151. The phenomenon that we know as sanity is the further product of our conscious juggling limiting our physical experiences to the norms of our cohabiting physical entities. Even when an experience outside this realm exists or occurs, it is quickly reduced by our shared inhabitation of the physical world—to the prevailing “norm of experience.” (4, 64)

152. What we refer to as insanity is a complete experience of phenomena that falls outside the “norms of experience,” accompanied by a breakdown in our cosmic juggling process.

153. Thus, it is most frequently from the mouths of the “insane” that we are accosted by undisguised truths that frequently take years more to be recognized by the “sane.”

154. It seems that there must be some reason that our infinite consciousness voluntarily limits our existence to a time/space relationship. Perhaps experience of emotion can take place only in these confines and in order to maintain an appropriate balance in our cosmic juggling, we must have the experience of emotion available only in time/space relationships.

155. The word spiritual has as a root the word ritual. It can frequently be seen that a person’s spiritual growth and nature is based upon the type/form/content of that person’s rituals.

156. If a person is a Sunday-morning-church-worshipper, the rituals of that church will be a source for spiritual growth (if the spirit can be said to “grow”); and far more so than the “message” of the minister.

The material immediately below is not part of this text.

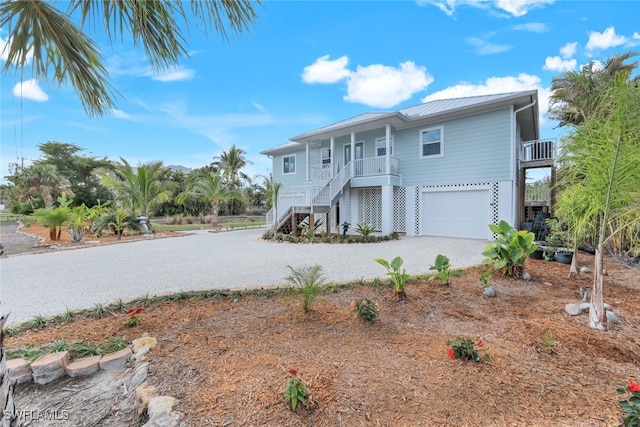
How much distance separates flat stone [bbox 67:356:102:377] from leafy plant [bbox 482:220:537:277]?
521cm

But what will surprise people is that the daily rituals that we perform (bathing, shaving, morning cup of coffee, glass of wine with dinner, nightcap, etc.) are more profoundly influential to our spiritual development than the act of Eucharist.

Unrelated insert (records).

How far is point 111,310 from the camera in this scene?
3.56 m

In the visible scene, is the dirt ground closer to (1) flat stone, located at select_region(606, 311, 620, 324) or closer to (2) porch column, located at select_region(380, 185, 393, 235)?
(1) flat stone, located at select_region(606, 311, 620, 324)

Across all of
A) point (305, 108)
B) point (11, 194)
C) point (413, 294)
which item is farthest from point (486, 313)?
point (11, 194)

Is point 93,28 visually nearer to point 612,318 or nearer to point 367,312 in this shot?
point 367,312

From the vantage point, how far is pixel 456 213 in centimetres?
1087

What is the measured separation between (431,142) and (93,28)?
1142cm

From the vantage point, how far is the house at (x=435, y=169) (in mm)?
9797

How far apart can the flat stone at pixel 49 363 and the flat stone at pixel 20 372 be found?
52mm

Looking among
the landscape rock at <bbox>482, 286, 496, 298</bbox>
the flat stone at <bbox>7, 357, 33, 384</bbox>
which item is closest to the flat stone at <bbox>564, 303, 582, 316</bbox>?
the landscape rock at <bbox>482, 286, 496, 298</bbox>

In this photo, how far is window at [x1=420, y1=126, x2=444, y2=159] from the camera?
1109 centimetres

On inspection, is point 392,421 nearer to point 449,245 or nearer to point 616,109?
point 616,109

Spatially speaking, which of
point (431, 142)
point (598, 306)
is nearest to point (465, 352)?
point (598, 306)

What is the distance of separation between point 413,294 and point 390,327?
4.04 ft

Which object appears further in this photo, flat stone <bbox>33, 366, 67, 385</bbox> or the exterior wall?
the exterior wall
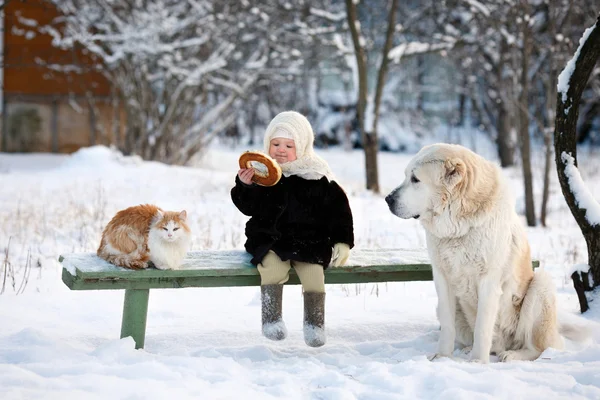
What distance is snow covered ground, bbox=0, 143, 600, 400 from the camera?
3.15m

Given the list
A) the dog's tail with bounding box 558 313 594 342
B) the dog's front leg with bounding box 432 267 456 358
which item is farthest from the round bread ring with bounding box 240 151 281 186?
the dog's tail with bounding box 558 313 594 342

157. The ritual is the means of engaging the spirit.

158. The spirit is engaged (as in put in gear) with the universal conscious (god, goddess, etc.). It is, then, the source of motive power for life (13-16). That motive power provides us with means for living within our physical limitations—or beyond them.

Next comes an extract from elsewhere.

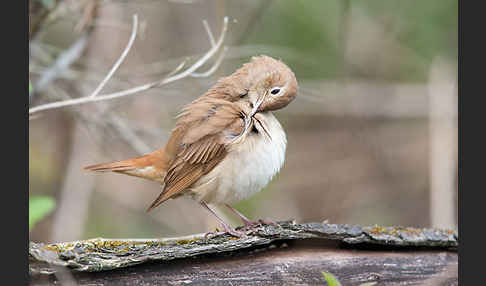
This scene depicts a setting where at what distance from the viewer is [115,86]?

159. To ask if one believes in the spirit (universal conscious, god, goddess, etc.) is much like asking if he or she believes in stones. You may build with them, throw them, carve them, shape them, break them, or ignore them. They are not a subject for belief. That is irrelevant.

160. In the same way, the spirit may be bent, shaped, built with, etc.—used—or ignored. But it is not of the realm of belief. Religion, on the other hand, is a system of beliefs and is irrelevant to the spirit.

Editor’s Note: As noted in the previous ten, the first four verses above are part of the “brown” section of the second hundred. Wesley’s experience, falling outside the norm of humanity, left him constantly struggling to affirm his sanity—sometimes successfully. The latter six verses, returning to his standard black fountain pen, contain Wesley’s most vehement indictment of “religion” as “irrelevant to the spirit.”